AS Keynes said: "When my information changes, I alter my conclusions.
What do you do, sir?" There will be much triumphalism from political opponents about the Scottish Government's decision to drop the abolition of the need for corroborative evidence in criminal cases, and we celebrate that decision.
But we also celebrate the politics of admitting a mistake. Irrational fear of the u-turn has propelled too many politicians to dig a deeper hole, so this decision is welcome. There is also the caveat that we are suspicious of the timing, with Holyrood empty of foot soldiers out tramping Westminster constituencies. It could be seen as a fine day to bury bad news.
But in the longer term this debate may be of value. We opposed the abolition of the requirement for corroboration in our criminal courts, but we were never blind to the argument by former Justice Secretary Kenny MacAskill that the quality of evidence can be more important than the quantity, and that the need for reform was particularly pressing in cases of sexual assault.
Lord Bonomy suggested in his review of the proposals that corroboration should be retained for evidence based on confession or hearsay, something we regard as unarguable. Justice Secretary Michael Matheson could have accepted this as an exception and pressed on with abolition, but, to his credit, he did not.
He decided that if we are to build in exceptions to the abolition of corroboration, with doubts on all sides from the legal profession to the civil liberties lobby, it is better to start again.
As he said of Lord Bonomy's series of qualifications: "I do not consider there is sufficient time to complete this work before the Criminal Justice (Scotland) Bill resumes its parliamentary passage.
"On that basis, it is clear to me that proceeding with the removal of the corroboration requirement in that Bill would be neither appropriate nor feasible."

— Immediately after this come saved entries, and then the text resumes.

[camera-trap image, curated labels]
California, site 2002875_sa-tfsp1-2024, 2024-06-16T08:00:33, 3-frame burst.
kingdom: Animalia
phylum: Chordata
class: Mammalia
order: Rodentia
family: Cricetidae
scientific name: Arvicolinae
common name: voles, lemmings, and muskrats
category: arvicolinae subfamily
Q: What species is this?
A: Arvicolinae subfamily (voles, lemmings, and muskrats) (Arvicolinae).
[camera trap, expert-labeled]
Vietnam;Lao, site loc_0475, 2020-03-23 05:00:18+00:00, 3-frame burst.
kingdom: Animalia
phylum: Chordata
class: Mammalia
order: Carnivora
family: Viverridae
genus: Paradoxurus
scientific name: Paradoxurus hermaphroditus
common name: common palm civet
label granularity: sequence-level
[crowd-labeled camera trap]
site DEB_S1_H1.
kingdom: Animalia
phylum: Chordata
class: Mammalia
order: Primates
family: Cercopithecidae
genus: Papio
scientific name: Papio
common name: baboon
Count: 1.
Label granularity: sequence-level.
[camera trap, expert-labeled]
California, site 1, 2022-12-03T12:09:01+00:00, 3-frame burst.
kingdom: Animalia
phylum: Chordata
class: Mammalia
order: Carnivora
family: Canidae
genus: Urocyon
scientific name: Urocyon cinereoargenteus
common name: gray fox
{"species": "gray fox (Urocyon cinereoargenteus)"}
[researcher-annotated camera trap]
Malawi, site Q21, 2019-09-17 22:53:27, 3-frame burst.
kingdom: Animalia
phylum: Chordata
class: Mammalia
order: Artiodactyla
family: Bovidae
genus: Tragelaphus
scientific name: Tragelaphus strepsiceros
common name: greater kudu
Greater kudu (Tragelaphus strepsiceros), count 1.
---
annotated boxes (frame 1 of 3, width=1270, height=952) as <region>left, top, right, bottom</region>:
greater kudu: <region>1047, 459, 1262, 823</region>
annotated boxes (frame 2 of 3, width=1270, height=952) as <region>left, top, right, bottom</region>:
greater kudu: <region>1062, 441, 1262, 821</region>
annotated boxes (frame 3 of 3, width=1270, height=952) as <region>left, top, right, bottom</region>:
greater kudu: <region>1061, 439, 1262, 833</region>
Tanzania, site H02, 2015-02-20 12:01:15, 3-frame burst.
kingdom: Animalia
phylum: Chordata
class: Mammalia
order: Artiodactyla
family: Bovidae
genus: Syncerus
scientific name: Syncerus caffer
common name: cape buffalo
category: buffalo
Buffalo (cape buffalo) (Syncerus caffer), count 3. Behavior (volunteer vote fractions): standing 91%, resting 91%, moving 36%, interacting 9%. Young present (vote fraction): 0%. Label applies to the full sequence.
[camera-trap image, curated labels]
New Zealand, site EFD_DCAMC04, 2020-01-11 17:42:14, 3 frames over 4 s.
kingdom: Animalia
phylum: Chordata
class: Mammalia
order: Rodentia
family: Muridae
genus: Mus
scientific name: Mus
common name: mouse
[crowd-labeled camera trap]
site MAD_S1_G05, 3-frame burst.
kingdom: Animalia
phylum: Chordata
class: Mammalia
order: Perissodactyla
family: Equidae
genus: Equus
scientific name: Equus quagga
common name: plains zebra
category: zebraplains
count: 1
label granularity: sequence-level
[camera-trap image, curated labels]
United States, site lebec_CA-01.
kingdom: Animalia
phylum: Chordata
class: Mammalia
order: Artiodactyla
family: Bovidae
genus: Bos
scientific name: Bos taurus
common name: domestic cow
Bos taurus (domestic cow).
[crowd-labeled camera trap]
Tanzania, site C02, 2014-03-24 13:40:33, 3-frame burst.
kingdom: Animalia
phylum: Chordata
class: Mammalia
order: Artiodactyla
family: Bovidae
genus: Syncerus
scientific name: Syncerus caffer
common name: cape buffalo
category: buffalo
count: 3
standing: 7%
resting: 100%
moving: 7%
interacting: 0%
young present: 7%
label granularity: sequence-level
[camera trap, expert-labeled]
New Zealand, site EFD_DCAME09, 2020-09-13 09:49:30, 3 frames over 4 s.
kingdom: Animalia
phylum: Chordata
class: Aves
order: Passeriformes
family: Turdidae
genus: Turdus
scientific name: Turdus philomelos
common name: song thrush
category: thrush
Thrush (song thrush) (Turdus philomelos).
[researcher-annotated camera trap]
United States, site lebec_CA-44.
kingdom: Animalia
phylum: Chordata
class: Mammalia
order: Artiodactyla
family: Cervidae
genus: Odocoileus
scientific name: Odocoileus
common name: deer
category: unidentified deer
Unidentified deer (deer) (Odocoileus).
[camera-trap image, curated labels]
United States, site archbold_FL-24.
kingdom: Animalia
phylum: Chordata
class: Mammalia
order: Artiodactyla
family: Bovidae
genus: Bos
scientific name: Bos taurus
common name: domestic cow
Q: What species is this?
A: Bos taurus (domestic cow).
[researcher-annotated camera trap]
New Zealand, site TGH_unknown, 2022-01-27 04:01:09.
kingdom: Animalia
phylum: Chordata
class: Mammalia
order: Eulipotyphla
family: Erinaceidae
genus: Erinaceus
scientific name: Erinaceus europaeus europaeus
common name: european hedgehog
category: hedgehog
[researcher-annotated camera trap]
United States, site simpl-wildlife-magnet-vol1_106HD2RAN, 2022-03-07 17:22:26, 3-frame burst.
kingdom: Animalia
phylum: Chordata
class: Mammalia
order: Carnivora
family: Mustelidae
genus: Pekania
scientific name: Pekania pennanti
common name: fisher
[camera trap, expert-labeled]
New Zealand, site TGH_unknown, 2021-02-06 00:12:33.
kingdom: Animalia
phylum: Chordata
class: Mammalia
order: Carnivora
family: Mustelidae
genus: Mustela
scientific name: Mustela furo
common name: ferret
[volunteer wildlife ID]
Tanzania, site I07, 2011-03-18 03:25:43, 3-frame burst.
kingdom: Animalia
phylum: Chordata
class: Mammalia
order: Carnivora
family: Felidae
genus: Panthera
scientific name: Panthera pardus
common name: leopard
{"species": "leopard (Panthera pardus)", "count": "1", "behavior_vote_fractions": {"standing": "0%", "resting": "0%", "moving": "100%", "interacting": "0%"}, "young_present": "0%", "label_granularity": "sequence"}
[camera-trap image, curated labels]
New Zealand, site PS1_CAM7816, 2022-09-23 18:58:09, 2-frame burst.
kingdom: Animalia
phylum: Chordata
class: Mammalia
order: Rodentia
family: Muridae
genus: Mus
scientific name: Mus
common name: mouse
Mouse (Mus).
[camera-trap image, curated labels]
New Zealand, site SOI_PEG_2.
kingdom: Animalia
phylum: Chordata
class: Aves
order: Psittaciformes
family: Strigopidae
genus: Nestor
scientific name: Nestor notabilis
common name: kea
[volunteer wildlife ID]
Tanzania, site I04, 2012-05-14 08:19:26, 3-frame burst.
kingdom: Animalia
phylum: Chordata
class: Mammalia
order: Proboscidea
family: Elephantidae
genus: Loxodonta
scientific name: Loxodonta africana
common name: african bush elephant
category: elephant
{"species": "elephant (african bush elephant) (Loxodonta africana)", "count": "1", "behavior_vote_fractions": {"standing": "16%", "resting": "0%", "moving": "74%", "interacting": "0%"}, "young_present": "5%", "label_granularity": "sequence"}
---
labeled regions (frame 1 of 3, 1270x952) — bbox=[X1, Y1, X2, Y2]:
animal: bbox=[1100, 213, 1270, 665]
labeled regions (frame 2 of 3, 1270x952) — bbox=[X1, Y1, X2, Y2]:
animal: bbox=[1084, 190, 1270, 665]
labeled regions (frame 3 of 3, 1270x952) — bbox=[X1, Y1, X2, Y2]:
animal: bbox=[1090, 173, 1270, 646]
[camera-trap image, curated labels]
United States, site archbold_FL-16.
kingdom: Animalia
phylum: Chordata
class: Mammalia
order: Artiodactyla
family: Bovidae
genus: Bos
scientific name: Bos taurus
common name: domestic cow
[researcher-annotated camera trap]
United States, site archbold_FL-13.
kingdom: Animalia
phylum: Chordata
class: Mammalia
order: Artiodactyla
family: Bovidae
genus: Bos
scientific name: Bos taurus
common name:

Campaigners on behalf of violence against women will be bitterly disappointed and that is understandable. No crimes were more affected by the proposed abolition of corroboration than those in the area of domestic and sexual violence, but if Mr Matheson believes better legislation can be brought forward swiftly we must support that, and hope they do too.
We trust fresh legislation will offer an opportunity for new thinking. On an issue as important as this there has been a whiff of vested interest from the legal community and of opportunism from the Scottish Government's political opponents. All may find it possible to come to this issue afresh.
Kenny MacAskill made a number of brave decisions over his time in office, but latterly he was too quick to defend Police Scotland when there were legitimate concerns over issues such as stop and search and armed officers. Now Mr Matheson has shown a willingness to start with a clean sheet.
Will his political opponents be content to snipe? Or will they be willing to engage with a new approach, for example, to moderating our laws on corroboration to accommodate the likes of DNA technology while retaining safeguards for the rights of the accused?
In the whole area of Scots Law it can be far too easy to say our system is some kind of pinnacle, beyond all questions. It was right that corroboration was defended, but it is right that corroboration be questioned. Mr Matheson has a chance to make a mark with his approach when returning to the issue.